Mientras hablaba, ocasionalmente miraba a Xiao Feng con sus pequeños ojos, y al ver su expresión indiferente, no pudo evitar pisar con más fuerza.

—Hermano Xiao Feng, ¿tienes frío?

—la niña pequeña escondió su cara en su bufanda y preguntó.

—No tengo frío.

—Eh…

lo que quiero decir es que tengo un poco de frío.

¿Qué tal si abres tu abrigo y me envuelves con él?

Así ya no tendré frío —la niña pequeña dijo ansiosamente.

Xiao Feng la miró:
—Si tienes frío, practica los ejercicios de calentamiento que te enseñé.
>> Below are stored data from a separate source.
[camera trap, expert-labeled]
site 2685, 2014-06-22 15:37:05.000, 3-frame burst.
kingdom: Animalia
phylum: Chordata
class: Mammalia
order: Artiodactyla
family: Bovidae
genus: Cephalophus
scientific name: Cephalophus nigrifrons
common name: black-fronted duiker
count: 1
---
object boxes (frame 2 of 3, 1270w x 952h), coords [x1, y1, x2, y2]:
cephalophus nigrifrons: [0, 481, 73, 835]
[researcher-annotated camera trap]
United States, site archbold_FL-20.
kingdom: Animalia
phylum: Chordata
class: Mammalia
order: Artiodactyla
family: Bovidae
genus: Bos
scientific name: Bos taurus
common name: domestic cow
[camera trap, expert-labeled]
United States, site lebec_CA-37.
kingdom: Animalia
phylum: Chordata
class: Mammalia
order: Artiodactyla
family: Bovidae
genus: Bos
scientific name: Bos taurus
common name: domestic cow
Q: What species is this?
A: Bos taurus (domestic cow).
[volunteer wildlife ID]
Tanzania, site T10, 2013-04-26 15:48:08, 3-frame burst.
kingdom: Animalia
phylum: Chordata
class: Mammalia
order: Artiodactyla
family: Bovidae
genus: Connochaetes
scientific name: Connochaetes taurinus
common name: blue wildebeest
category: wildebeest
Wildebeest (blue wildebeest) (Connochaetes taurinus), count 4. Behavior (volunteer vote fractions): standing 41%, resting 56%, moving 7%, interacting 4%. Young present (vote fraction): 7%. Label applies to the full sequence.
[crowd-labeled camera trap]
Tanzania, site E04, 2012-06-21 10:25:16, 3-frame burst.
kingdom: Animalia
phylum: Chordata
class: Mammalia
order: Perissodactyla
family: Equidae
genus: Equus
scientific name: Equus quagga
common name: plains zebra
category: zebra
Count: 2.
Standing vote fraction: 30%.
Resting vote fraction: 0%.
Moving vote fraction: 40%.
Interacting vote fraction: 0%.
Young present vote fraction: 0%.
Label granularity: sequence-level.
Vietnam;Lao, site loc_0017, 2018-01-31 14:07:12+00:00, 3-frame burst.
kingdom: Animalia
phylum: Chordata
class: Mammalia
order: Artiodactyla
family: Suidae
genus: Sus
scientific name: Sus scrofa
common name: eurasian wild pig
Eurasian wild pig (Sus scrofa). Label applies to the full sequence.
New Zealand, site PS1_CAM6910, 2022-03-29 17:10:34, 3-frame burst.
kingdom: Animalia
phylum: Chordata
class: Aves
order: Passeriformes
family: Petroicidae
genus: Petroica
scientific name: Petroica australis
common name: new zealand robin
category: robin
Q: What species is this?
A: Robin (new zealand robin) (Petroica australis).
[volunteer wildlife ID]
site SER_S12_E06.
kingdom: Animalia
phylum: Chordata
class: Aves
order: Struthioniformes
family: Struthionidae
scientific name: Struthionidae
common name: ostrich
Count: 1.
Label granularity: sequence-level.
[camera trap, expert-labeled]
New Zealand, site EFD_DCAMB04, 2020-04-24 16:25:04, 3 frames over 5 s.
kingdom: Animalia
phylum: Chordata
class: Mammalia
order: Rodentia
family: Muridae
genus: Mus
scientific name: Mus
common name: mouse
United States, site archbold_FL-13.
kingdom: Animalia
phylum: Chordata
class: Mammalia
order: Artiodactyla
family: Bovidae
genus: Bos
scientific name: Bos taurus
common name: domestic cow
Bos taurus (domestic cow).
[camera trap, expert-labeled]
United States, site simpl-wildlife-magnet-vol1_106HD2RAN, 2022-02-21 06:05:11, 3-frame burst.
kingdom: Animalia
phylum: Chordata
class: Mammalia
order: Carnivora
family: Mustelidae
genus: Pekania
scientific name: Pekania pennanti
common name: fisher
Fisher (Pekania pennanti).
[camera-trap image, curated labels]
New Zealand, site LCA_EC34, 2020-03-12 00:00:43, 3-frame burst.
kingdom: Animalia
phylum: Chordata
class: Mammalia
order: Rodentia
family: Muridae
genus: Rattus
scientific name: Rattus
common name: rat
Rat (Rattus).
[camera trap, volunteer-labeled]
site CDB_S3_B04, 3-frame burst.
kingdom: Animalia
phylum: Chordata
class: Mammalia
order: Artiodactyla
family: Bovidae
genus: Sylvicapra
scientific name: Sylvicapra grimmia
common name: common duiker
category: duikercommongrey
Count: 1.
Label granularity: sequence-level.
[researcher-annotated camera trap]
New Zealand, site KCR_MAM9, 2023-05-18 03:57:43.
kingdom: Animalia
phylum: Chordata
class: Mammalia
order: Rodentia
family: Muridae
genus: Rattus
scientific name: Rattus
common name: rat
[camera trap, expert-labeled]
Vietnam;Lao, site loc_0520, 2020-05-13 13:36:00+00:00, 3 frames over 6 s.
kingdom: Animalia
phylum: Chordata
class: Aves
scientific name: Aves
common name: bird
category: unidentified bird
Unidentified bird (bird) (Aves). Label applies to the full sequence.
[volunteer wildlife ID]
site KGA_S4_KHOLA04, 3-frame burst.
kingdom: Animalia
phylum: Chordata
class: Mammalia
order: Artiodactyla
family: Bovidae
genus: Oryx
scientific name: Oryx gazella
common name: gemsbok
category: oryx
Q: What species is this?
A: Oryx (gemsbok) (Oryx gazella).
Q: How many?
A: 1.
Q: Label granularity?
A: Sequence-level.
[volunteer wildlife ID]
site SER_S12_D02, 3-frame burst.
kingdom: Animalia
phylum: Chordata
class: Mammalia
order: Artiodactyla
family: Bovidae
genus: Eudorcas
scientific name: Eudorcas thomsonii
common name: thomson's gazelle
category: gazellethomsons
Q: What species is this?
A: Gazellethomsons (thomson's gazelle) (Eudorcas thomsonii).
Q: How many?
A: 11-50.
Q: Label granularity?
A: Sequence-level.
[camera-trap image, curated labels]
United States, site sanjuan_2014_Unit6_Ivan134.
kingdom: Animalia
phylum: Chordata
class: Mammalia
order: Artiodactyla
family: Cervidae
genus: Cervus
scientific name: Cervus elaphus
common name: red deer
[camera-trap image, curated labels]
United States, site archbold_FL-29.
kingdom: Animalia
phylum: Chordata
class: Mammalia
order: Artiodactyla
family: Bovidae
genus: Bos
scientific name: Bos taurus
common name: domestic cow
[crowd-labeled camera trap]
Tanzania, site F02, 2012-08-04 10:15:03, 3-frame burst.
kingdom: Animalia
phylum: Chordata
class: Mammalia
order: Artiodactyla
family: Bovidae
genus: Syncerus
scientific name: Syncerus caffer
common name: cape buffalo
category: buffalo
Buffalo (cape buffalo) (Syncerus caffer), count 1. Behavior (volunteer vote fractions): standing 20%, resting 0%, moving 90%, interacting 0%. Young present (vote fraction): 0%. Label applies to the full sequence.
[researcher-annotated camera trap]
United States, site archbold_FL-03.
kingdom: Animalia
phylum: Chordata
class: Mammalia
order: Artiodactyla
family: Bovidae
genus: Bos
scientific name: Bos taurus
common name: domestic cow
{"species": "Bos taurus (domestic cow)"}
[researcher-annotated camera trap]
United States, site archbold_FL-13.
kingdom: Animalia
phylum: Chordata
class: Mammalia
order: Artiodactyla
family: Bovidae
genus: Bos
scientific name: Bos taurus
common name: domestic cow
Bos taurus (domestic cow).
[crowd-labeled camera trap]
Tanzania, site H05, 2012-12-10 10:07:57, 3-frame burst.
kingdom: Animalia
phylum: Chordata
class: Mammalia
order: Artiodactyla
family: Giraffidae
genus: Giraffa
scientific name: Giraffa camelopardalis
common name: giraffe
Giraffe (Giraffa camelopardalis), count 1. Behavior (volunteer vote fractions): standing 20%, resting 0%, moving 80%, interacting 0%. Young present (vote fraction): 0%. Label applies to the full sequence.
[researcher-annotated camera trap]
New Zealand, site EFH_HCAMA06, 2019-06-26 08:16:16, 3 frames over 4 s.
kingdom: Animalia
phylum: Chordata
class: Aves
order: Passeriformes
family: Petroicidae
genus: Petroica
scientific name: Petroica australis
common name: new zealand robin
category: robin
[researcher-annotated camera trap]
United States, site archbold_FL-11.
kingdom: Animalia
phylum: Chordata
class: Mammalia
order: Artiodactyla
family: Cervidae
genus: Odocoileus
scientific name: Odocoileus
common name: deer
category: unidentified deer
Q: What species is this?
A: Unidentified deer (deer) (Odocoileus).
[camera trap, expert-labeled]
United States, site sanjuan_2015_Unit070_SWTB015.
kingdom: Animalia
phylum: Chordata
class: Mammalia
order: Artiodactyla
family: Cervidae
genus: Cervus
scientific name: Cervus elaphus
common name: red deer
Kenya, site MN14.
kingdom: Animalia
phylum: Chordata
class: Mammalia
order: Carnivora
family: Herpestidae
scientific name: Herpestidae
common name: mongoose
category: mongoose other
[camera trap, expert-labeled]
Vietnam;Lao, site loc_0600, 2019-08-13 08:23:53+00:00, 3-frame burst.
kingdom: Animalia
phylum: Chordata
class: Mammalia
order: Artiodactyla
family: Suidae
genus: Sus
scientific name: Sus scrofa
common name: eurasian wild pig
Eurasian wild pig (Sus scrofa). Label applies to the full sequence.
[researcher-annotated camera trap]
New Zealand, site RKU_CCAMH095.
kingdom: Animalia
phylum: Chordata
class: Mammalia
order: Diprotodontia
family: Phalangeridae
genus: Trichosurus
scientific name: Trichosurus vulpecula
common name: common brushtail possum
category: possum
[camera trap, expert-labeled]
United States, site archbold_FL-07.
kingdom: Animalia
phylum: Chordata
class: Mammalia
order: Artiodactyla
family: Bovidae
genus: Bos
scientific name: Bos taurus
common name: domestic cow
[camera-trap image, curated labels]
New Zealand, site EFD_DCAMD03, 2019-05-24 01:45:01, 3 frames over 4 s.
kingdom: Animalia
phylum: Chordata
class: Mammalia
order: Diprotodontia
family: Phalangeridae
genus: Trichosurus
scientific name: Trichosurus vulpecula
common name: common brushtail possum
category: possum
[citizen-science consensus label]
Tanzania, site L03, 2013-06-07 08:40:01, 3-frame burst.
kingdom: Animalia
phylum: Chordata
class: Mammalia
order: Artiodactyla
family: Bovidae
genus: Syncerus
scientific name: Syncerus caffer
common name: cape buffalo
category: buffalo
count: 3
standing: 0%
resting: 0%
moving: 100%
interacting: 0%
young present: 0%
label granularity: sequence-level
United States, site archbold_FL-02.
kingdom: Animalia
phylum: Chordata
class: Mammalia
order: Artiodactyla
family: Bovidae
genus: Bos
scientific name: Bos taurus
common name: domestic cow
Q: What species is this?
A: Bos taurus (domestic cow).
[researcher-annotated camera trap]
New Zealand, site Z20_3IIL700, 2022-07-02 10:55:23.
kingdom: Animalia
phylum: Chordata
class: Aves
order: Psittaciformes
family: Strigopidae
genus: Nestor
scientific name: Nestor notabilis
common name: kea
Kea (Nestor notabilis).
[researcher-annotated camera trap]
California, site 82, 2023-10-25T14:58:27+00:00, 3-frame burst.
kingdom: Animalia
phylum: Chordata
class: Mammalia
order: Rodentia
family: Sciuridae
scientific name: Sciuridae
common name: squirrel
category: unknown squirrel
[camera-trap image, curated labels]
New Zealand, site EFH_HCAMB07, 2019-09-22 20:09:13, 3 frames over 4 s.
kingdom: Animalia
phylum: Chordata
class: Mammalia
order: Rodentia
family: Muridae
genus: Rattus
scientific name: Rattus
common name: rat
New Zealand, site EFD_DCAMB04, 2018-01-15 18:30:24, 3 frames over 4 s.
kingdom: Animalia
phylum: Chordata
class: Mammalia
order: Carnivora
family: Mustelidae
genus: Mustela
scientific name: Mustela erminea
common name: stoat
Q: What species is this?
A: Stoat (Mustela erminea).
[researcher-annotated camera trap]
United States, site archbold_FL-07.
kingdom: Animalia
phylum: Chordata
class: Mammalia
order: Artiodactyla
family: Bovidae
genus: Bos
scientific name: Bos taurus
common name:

Te garantizo que no solo no sentirás frío, sino que incluso sentirás calor.

—¡Bah, tacaño!

¡Ya no te hablo más!

—la niña pequeña dijo hinchándose, y luego corrió a charlar con Lin Jiaxuan y Lu Yao.

Justo entonces, un coche Wuling se acercó y se detuvo junto al autobús.

Después de que el vehículo se apagara, un hombre de piel áspera con una gran chaqueta de algodón salió, sacó un cigarrillo de su bolsillo y comenzó a buscarse algo.

—Hermano, ¿puedo pedirte fuego?

—el hombre sostenía un cigarrillo en la boca y se rió honestamente, diciéndole a Xiao Feng:
— Puede que haya dejado el encendedor en el coche.

Mi esposa está embarazada y temo despertarla.

Diciendo esto, sacó un cigarrillo del paquete:
—Estos cigarrillos son un poco flojos, no los menosprecies.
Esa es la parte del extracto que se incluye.